Giuseppe Janino, secretário de Tecnologia da Informação do TSE, participava do mesmo programa e se apressou a responder que as falhas detectadas naquela ocasião foram "imediatamente corrigidas".
Janino também ressaltou que os testes oferecem diversas "facilidades" aos hackers. "Várias barreiras [ de segurança] são relaxadas para que o técnico possa ir até o ponto que deseja testar e implementar o plano de ataque", afirmou na TV.
Em novembro de 2017, Aranha voltou a participar do TPS e apontou novas falhas no sistema.
"Conseguimos injetar programas para rodar junto com o software de votação e manipular seu funcionamento, por exemplo alterando mensagens na tela do eleitor em tempo de votação", escreveu Aranha no Twitter.
Mais uma vez, porém, faltou tempo à equipe.
"Chegamos muito perto de interferir com a contagem dos votos, sendo capazes de zerar os candidatos de uma cédula antes dos votos serem contabilizados, disparando um erro no sistema. Apesar do dia adicional aprovado pela organização dos testes após solicitação nossa, faltaram 1 ou 2 horas para completar esse último objetivo. Se as condições de trabalho não fossem tão ruins no ambiente de testes, com certeza teríamos conseguido", completou.
Ao HuffPost Brasil, Aranha disse que fica "impressionado que setores da sociedade brasileira considerem a urna eletrônica suficientemente segura".
"Por mais que o TSE insista que as vulnerabilidades tenham sido corrigidas, não é nada razoável encontrar vulnerabilidades cada vez mais graves na medida que testes progridem em um sistema crítico após mais de duas décadas em operação", afirmou o professor, por e-mail.
Voto impresso
Em reforma eleitoral aprovada em 2015, o Congresso Nacional determinou a volta do voto impresso nas eleições. A medida estabelecia a instalação gradual de impressoras nas urnas, a partir de 2018, mas foi derrubada pelo STF (Supremo Tribunal Federal) em junho deste ano. O investimento total previsto para 100% das urnas era de R$ 2 bilhões.

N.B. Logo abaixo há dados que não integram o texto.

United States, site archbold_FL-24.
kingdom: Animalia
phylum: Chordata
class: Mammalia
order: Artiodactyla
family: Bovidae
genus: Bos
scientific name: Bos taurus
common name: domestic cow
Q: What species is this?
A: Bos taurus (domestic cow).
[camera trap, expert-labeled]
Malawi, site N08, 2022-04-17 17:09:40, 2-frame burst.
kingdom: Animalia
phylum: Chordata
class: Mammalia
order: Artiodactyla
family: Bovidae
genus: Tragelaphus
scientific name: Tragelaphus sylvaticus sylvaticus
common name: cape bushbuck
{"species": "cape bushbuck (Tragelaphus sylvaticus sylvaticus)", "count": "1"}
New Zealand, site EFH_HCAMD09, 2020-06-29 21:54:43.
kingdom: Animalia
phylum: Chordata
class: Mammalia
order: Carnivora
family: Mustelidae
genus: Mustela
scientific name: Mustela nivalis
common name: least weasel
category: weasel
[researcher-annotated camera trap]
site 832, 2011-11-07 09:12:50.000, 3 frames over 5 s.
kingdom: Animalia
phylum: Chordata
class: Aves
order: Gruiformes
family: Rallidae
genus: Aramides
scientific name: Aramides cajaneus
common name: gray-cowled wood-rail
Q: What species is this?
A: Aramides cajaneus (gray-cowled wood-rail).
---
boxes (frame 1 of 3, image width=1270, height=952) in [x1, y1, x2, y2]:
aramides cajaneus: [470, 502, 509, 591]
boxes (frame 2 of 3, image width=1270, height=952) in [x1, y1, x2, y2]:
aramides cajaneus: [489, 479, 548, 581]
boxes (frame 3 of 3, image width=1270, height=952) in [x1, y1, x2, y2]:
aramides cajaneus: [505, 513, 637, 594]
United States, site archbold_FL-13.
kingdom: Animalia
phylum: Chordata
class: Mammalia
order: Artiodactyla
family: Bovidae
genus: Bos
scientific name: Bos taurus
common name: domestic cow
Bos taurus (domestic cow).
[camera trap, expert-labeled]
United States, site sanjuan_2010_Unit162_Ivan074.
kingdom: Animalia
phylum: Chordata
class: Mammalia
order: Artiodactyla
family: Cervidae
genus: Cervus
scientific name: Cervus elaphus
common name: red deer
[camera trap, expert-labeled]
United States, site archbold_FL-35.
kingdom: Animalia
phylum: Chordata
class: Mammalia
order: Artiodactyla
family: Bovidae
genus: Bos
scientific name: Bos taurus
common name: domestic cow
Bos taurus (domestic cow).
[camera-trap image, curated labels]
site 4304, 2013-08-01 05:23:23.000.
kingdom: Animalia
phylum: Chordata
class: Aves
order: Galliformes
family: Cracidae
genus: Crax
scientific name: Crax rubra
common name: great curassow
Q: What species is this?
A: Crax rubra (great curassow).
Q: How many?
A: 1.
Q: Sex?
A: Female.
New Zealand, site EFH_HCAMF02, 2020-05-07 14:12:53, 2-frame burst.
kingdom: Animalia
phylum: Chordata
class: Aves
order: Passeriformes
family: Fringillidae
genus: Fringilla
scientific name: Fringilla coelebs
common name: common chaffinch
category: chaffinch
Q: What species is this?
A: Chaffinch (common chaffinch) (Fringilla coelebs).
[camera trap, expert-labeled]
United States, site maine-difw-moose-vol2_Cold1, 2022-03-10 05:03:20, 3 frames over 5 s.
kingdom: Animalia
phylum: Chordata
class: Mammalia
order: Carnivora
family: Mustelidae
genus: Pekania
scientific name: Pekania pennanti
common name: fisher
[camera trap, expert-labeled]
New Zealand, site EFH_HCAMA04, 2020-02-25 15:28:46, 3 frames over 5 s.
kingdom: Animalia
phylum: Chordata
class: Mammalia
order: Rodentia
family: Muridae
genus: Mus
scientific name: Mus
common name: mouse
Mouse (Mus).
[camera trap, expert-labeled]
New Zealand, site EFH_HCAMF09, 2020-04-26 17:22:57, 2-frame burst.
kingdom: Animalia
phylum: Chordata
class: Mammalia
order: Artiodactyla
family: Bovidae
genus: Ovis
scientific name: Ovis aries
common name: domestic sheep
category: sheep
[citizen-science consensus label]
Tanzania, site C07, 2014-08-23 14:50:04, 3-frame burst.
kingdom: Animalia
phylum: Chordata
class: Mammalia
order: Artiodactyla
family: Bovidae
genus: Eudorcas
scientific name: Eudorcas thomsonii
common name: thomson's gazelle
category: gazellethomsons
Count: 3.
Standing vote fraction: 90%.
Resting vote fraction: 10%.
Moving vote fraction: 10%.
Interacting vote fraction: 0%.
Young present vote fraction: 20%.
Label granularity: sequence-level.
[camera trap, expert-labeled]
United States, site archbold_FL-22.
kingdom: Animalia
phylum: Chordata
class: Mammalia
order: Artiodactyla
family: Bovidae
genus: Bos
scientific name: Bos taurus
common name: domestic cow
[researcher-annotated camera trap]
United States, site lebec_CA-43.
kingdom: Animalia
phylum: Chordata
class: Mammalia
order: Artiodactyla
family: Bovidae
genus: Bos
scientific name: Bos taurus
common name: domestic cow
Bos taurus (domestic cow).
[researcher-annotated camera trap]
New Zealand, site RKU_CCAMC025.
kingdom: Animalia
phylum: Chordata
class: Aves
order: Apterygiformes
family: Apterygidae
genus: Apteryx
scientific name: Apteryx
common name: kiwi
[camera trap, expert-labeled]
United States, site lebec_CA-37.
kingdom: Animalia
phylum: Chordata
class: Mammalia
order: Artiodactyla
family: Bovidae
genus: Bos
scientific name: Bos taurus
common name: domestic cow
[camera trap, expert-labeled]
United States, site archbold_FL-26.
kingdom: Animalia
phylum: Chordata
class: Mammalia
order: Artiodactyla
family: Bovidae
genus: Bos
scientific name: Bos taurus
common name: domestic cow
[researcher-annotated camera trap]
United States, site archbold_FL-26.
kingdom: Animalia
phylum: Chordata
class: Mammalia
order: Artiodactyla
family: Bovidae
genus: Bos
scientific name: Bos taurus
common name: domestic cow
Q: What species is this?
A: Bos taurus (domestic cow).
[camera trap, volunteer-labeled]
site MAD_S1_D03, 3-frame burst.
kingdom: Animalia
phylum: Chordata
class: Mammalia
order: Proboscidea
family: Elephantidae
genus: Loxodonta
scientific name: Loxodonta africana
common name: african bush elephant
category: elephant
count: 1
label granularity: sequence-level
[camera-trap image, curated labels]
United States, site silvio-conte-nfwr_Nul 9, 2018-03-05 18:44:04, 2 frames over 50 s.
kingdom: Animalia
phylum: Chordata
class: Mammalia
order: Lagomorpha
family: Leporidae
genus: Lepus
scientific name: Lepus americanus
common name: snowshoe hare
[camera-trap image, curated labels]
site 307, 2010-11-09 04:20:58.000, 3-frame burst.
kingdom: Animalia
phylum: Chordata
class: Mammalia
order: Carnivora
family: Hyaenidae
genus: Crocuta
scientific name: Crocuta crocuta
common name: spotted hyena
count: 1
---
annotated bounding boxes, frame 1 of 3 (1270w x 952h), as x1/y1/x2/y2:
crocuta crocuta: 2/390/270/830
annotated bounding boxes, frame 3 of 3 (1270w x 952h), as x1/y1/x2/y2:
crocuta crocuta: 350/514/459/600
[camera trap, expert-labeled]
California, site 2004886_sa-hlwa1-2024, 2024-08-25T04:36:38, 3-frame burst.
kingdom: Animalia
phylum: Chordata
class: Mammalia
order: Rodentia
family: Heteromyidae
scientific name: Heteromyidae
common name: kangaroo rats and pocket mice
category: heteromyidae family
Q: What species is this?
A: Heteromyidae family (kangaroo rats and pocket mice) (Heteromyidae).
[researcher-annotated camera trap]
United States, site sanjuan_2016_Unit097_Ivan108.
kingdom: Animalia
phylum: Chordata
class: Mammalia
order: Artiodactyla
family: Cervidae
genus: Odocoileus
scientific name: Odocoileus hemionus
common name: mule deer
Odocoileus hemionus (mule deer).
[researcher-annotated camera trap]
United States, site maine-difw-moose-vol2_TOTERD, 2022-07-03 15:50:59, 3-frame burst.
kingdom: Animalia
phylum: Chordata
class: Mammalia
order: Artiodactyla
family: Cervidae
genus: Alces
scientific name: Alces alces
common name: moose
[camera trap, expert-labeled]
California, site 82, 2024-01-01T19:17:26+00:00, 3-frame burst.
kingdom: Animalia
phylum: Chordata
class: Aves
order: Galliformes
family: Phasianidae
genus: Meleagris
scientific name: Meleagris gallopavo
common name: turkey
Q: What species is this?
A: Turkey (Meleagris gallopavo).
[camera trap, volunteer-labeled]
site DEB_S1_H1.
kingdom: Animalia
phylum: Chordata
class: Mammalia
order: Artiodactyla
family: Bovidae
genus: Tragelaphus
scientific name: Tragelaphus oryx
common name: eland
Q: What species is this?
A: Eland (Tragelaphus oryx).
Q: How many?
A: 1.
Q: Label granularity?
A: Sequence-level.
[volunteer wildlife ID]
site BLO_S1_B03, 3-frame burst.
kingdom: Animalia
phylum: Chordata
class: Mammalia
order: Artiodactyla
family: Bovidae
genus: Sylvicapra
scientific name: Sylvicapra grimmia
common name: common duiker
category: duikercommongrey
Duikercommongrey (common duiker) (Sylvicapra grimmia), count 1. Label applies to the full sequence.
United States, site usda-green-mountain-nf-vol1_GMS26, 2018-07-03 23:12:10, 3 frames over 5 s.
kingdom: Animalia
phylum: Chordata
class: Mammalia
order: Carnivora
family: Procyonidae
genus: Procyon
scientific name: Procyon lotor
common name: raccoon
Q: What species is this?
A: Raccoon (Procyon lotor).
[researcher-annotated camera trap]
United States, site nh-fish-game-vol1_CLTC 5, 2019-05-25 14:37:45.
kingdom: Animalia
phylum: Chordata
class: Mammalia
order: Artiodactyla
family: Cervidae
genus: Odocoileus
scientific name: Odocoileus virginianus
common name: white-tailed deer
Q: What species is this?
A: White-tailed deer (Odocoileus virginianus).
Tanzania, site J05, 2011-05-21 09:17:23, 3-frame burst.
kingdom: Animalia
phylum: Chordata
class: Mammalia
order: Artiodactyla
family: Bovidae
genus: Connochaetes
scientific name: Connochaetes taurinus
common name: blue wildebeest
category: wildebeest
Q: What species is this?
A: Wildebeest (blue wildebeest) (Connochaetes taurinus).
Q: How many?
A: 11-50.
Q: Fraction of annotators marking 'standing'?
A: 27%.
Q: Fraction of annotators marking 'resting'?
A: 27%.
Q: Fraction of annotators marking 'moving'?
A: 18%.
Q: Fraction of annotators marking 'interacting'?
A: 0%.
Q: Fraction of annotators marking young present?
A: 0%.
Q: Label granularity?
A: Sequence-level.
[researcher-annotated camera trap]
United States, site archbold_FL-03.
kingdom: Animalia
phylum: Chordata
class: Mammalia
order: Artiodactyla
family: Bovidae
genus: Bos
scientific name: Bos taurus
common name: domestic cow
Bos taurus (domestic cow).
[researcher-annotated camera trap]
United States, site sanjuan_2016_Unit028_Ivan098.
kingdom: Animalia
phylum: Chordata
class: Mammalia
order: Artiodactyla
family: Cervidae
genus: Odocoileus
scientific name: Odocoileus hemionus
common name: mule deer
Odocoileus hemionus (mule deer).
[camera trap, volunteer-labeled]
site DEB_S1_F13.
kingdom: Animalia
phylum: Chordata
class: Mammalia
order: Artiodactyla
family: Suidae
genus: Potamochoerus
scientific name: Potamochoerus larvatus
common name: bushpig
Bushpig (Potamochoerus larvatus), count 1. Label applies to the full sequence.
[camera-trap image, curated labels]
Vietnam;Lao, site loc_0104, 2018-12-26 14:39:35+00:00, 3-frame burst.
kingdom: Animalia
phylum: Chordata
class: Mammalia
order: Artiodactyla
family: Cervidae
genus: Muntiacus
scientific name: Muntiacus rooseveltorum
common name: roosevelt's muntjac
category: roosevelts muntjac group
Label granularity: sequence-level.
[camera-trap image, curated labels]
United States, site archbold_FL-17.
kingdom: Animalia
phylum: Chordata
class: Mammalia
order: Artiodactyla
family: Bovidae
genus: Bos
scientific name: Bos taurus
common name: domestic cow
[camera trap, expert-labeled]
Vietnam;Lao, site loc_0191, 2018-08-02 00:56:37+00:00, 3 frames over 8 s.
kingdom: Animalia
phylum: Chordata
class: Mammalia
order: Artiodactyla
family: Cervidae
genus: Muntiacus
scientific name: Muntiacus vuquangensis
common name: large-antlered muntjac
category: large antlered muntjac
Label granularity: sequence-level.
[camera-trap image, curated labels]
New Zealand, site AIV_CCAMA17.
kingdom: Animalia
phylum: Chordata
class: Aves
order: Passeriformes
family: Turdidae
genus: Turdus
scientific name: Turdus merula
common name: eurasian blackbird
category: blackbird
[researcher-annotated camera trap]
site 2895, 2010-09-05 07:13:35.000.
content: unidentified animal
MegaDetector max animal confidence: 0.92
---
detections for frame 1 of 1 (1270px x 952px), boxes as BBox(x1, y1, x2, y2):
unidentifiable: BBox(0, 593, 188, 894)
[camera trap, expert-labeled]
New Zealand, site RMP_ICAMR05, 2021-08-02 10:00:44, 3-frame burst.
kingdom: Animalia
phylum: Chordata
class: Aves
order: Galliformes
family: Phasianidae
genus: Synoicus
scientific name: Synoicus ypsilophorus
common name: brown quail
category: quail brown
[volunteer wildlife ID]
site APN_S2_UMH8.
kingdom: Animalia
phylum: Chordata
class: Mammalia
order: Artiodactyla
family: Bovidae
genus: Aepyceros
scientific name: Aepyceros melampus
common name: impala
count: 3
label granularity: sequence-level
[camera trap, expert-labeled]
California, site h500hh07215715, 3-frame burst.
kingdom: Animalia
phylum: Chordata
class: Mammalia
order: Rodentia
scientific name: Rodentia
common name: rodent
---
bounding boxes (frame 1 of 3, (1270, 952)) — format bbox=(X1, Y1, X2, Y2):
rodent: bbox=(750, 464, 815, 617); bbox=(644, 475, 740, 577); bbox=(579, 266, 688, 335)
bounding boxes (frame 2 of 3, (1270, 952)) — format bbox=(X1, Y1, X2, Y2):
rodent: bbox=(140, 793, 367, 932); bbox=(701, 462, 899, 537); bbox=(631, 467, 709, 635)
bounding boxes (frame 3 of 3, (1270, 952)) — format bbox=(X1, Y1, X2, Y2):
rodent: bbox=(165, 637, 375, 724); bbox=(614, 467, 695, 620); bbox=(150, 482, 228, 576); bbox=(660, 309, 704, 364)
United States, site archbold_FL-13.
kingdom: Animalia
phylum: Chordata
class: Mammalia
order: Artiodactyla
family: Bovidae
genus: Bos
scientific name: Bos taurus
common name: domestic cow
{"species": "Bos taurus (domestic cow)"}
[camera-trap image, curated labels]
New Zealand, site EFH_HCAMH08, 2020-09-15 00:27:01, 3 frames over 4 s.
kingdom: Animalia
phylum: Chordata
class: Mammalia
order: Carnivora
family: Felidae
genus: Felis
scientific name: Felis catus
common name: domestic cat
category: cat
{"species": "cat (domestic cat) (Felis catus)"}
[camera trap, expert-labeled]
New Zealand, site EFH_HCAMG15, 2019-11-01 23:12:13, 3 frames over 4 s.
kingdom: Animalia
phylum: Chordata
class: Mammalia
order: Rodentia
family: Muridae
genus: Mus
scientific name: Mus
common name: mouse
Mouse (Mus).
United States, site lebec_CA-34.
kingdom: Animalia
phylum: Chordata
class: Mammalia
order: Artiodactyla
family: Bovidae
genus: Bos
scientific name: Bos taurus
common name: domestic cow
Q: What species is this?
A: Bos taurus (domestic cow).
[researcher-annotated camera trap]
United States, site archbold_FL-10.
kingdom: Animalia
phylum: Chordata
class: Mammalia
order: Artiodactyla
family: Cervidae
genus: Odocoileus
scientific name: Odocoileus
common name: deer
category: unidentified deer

Além do custo elevado, a utilização do voto impresso agregaria ao sistema um novo elemento vulnerável a falhas: a impressora, que é um equipamento eletromecânico. Além disso, o TSE defende que a intervenção humana, que voltaria com o retorno do voto impresso, aumenta a possibilidade de fraude no processo eleitoral.
A mesma opinião tem o procurador regional eleitoral Luiz Carlos dos Santos Gonçalves, do Ministério Público Eleitoral em São Paulo.
"Eu sou um defensor aguerrido da urna eletrônica. Já participei como mesário de eleição, quando a apuração era manual. Aquilo era uma festa. Ali a fraude campeava. Então eu acho que a urna eletrônica foi uma grande conquista", disse Gonçalves ao HuffPost Brasil.
Auditoria do PSDB em 2014
Após a derrota de Aécio Neves (PSDB) para a então presidente Dilma Rousseff (PT) nas eleições de 2014, os tucanos contestaram o resultado e pediram autorização ao TSE para realizar uma auditoria.
Um ano depois, em outubro de 2015, o PSDB apresentou relatório afirmando que não havia conseguido provar fraude. De acordo com o partido, o relatório não é conclusivo porque o sistema "não permite a plena auditagem".
"A auditoria constatou, entre outros problemas, que o sistema eletrônico de votação imposto pelo TSE não foi projetado para permitir uma auditoria externa independente e efetiva, já que o modelo de auditoria é comandado pela própria Corte", informou o PSDB na ocasião.
Em entrevista ao HuffPost Brasil, o secretário Janino contestou a observação dos tucanos.
"A auditoria externa é viável, amplamente permitida pela Justiça Eleitoral e passível de conclusões acerca da lisura do pleito", afirmou.
"Além da modalidade de auditoria realizada pelo PSDB em 2014, existem outras etapas previstas no processo eleitoral. É possível acompanhar o desenvolvimento dos sistemas eleitorais, com pleno acesso ao código-fonte. É possível acompanhar e fiscalizar o processo de geração dos aplicativos e seus instaladores. Também pode-se acompanhar todo o processo de preparação das urnas para as eleições, quando é possível verificar que o software instalado nas urnas corresponde àquele auditado anteriormente", completou Janino.